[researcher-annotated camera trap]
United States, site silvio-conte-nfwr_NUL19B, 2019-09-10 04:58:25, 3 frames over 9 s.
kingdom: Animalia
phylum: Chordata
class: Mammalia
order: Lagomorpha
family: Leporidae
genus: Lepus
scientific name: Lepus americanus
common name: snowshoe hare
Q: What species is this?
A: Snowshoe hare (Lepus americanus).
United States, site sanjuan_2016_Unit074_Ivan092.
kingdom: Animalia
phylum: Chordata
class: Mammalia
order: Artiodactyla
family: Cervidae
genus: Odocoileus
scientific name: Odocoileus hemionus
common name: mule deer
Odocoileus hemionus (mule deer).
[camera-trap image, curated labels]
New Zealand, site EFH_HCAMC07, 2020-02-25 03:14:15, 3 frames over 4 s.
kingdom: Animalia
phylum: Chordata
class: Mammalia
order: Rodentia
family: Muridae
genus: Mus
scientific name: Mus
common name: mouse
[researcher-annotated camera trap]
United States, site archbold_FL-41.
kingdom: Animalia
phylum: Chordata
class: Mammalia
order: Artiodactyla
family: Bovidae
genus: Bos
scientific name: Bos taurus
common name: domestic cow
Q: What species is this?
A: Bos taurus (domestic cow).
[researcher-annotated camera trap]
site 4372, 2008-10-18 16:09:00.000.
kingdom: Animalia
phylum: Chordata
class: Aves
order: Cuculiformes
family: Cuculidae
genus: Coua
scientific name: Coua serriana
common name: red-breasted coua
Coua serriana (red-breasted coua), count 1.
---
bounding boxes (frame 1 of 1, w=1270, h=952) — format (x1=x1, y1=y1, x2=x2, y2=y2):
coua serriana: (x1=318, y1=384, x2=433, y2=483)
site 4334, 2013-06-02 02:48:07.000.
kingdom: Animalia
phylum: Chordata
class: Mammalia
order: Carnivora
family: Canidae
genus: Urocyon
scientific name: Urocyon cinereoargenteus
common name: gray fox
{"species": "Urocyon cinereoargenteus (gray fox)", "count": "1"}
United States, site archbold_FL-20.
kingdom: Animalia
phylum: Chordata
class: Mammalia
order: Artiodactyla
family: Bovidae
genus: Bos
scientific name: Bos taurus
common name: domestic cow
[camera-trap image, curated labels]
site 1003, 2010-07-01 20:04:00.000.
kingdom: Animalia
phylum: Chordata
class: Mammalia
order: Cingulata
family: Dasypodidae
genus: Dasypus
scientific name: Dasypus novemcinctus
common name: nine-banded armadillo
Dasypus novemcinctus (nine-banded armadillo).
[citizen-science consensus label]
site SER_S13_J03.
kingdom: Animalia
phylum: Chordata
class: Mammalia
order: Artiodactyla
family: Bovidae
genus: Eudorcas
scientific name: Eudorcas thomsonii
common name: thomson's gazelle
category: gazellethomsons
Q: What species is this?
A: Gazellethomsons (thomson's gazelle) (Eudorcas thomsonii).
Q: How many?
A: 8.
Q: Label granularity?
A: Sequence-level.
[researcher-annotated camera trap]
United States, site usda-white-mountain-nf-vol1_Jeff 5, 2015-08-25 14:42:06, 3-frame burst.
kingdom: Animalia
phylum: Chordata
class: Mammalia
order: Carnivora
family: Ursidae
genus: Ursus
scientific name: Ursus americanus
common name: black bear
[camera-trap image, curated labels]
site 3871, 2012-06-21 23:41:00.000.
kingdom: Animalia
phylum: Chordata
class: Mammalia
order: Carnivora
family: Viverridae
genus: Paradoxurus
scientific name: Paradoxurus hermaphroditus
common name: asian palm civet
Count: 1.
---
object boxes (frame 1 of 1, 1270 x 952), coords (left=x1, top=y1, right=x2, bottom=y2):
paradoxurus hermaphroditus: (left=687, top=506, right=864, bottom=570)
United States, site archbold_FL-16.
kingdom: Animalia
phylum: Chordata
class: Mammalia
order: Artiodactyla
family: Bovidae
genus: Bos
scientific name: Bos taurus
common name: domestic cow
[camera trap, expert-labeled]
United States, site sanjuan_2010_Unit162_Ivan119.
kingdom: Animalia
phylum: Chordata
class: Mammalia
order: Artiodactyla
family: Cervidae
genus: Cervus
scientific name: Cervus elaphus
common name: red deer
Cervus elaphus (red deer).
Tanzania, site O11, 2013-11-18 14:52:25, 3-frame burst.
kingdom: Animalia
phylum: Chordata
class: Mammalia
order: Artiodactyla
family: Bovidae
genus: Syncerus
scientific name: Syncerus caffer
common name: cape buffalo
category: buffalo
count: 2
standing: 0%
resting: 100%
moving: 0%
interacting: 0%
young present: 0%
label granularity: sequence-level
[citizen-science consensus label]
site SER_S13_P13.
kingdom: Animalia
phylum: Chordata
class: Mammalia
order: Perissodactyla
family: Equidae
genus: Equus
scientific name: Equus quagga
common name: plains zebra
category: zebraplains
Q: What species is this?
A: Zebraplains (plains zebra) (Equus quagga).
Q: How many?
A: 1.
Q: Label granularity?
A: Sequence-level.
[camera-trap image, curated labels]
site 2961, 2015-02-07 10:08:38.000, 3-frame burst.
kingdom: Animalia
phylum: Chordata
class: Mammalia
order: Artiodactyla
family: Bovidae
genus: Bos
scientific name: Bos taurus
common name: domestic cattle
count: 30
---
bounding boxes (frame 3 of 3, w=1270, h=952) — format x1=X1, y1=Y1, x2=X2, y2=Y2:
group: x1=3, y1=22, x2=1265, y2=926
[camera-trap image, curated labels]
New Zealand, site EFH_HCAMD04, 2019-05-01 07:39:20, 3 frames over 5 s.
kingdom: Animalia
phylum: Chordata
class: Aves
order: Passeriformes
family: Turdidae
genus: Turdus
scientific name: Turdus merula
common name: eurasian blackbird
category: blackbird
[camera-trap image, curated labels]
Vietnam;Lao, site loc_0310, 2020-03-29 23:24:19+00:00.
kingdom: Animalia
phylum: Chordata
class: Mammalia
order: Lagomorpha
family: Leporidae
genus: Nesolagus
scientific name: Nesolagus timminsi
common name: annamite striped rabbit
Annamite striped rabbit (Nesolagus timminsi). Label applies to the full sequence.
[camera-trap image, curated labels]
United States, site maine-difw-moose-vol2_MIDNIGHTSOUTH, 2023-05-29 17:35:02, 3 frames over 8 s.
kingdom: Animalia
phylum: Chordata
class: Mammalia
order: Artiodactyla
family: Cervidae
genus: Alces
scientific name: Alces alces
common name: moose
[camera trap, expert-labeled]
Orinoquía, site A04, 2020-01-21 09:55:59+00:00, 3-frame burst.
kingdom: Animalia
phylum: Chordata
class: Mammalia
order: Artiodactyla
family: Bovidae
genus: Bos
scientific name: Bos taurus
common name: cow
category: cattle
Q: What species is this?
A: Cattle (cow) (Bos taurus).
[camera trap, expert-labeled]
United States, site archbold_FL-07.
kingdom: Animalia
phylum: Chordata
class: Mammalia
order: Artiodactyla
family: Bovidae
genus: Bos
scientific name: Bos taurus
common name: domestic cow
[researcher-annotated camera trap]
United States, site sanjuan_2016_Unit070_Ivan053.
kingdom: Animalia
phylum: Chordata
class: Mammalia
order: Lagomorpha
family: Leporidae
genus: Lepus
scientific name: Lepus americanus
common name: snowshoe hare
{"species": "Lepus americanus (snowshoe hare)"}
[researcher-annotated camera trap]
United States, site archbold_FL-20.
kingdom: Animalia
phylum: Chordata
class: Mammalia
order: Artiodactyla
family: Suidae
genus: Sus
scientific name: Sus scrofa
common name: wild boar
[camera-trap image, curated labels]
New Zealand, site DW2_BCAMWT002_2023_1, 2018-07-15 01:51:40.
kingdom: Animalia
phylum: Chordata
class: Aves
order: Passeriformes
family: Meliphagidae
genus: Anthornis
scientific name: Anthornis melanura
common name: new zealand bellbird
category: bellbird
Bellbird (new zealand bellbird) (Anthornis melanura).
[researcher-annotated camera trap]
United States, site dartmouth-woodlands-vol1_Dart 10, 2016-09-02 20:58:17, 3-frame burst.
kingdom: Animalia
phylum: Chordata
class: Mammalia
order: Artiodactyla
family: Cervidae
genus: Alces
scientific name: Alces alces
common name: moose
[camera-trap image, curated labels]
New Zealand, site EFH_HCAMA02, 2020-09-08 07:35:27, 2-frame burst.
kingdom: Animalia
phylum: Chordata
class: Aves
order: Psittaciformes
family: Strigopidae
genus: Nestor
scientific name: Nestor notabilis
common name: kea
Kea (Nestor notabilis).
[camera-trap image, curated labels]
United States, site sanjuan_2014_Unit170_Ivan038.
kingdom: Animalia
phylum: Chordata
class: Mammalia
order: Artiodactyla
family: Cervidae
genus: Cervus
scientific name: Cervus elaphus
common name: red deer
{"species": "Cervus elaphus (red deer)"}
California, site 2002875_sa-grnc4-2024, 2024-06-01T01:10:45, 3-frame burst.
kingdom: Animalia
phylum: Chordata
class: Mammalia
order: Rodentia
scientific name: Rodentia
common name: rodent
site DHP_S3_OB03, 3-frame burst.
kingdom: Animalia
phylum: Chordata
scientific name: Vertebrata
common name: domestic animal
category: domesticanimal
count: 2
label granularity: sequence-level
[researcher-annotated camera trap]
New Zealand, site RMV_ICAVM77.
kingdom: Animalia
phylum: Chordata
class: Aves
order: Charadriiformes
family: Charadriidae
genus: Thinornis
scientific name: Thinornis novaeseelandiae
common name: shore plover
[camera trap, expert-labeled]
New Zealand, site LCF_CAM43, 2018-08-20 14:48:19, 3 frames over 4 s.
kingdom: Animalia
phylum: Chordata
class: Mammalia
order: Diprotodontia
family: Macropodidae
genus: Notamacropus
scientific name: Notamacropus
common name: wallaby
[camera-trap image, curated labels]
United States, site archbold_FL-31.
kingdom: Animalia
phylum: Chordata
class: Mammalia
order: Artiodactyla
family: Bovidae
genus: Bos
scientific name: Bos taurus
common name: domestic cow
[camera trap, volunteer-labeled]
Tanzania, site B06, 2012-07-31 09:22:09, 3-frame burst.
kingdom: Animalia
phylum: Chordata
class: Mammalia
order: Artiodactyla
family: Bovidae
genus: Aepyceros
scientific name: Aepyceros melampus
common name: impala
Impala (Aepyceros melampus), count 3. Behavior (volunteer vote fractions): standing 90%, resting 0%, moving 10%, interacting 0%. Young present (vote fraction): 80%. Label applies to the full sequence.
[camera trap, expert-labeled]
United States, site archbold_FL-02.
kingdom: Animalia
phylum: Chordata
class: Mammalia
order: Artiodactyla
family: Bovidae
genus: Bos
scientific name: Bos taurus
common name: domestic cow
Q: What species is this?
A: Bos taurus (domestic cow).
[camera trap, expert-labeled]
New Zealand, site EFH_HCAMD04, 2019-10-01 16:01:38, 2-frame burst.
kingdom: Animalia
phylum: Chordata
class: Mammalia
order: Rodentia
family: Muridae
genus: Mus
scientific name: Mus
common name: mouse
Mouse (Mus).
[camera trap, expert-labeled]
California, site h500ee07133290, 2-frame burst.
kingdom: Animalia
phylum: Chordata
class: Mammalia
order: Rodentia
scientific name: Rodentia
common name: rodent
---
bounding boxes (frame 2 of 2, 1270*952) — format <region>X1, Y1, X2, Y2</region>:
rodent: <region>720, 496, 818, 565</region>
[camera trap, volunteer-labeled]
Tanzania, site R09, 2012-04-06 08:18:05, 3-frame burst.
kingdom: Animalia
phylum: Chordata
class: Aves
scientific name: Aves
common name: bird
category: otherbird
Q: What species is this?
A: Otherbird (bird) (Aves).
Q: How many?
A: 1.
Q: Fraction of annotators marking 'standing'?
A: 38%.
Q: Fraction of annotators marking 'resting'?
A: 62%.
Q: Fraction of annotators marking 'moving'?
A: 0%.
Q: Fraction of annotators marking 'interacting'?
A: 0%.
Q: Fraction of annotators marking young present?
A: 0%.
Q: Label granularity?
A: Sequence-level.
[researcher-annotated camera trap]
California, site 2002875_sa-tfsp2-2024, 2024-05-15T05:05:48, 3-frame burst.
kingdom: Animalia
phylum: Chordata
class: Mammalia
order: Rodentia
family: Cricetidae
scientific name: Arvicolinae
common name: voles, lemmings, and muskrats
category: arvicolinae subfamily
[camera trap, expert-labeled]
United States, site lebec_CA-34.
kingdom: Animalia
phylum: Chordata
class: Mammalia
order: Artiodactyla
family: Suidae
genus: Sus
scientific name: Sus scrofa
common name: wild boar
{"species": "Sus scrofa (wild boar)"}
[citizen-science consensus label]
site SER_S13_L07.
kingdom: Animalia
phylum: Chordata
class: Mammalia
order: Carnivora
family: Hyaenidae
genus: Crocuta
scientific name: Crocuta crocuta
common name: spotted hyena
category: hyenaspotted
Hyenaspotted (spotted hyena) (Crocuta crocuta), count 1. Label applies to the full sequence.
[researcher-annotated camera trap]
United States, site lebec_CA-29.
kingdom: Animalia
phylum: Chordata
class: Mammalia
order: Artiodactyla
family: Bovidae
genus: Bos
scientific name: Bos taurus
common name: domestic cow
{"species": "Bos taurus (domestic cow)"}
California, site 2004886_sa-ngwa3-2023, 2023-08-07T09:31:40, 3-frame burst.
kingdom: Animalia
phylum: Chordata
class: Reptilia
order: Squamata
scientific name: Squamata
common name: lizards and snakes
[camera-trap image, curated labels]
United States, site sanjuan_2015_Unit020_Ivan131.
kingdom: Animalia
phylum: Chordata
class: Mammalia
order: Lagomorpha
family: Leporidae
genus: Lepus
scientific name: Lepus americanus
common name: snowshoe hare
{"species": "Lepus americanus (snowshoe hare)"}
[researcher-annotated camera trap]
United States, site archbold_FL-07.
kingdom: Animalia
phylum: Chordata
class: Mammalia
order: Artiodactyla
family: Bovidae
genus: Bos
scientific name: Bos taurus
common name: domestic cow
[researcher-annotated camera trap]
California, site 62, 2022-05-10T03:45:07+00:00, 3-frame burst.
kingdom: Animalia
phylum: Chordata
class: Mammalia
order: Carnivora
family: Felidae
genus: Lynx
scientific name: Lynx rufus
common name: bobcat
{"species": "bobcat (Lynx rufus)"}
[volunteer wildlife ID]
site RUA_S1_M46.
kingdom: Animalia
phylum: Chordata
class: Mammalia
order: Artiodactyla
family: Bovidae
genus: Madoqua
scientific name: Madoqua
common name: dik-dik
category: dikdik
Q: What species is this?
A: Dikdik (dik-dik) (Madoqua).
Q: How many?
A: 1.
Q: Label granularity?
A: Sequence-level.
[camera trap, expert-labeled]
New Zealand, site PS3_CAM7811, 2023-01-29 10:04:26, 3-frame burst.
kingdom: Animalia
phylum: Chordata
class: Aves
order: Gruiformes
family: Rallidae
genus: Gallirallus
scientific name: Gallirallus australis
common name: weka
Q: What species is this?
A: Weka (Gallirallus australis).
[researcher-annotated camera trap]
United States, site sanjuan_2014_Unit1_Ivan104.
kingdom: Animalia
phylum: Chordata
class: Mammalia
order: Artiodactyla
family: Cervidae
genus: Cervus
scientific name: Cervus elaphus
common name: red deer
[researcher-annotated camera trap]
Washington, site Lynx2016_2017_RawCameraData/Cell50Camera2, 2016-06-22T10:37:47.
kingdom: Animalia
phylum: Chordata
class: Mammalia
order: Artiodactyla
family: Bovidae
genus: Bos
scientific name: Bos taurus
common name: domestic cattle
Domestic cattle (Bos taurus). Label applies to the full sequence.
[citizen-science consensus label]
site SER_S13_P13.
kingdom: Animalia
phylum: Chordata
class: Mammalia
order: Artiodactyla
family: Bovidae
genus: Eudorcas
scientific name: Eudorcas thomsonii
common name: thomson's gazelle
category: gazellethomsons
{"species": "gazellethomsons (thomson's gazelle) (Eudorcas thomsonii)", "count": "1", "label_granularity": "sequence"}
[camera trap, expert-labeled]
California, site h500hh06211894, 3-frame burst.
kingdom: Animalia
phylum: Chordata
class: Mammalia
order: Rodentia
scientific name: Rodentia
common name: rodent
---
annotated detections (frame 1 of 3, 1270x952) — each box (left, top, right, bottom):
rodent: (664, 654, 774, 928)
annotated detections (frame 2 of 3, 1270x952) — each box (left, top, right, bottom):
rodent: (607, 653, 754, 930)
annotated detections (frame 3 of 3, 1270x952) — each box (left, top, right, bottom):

○ ○ ○ ○ ○

• Task to carry out:
Your task is to set down again, exactly, every line from the beginning of the listing through the line with "site SER_S13_J03.".

• Written solution:
[researcher-annotated camera trap]
United States, site silvio-conte-nfwr_NUL19B, 2019-09-10 04:58:25, 3 frames over 9 s.
kingdom: Animalia
phylum: Chordata
class: Mammalia
order: Lagomorpha
family: Leporidae
genus: Lepus
scientific name: Lepus americanus
common name: snowshoe hare
Q: What species is this?
A: Snowshoe hare (Lepus americanus).
United States, site sanjuan_2016_Unit074_Ivan092.
kingdom: Animalia
phylum: Chordata
class: Mammalia
order: Artiodactyla
family: Cervidae
genus: Odocoileus
scientific name: Odocoileus hemionus
common name: mule deer
Odocoileus hemionus (mule deer).
[camera-trap image, curated labels]
New Zealand, site EFH_HCAMC07, 2020-02-25 03:14:15, 3 frames over 4 s.
kingdom: Animalia
phylum: Chordata
class: Mammalia
order: Rodentia
family: Muridae
genus: Mus
scientific name: Mus
common name: mouse
[researcher-annotated camera trap]
United States, site archbold_FL-41.
kingdom: Animalia
phylum: Chordata
class: Mammalia
order: Artiodactyla
family: Bovidae
genus: Bos
scientific name: Bos taurus
common name: domestic cow
Q: What species is this?
A: Bos taurus (domestic cow).
[researcher-annotated camera trap]
site 4372, 2008-10-18 16:09:00.000.
kingdom: Animalia
phylum: Chordata
class: Aves
order: Cuculiformes
family: Cuculidae
genus: Coua
scientific name: Coua serriana
common name: red-breasted coua
Coua serriana (red-breasted coua), count 1.
---
bounding boxes (frame 1 of 1, w=1270, h=952) — format (x1=x1, y1=y1, x2=x2, y2=y2):
coua serriana: (x1=318, y1=384, x2=433, y2=483)
site 4334, 2013-06-02 02:48:07.000.
kingdom: Animalia
phylum: Chordata
class: Mammalia
order: Carnivora
family: Canidae
genus: Urocyon
scientific name: Urocyon cinereoargenteus
common name: gray fox
{"species": "Urocyon cinereoargenteus (gray fox)", "count": "1"}
United States, site archbold_FL-20.
kingdom: Animalia
phylum: Chordata
class: Mammalia
order: Artiodactyla
family: Bovidae
genus: Bos
scientific name: Bos taurus
common name: domestic cow
[camera-trap image, curated labels]
site 1003, 2010-07-01 20:04:00.000.
kingdom: Animalia
phylum: Chordata
class: Mammalia
order: Cingulata
family: Dasypodidae
genus: Dasypus
scientific name: Dasypus novemcinctus
common name: nine-banded armadillo
Dasypus novemcinctus (nine-banded armadillo).
[citizen-science consensus label]
site SER_S13_J03.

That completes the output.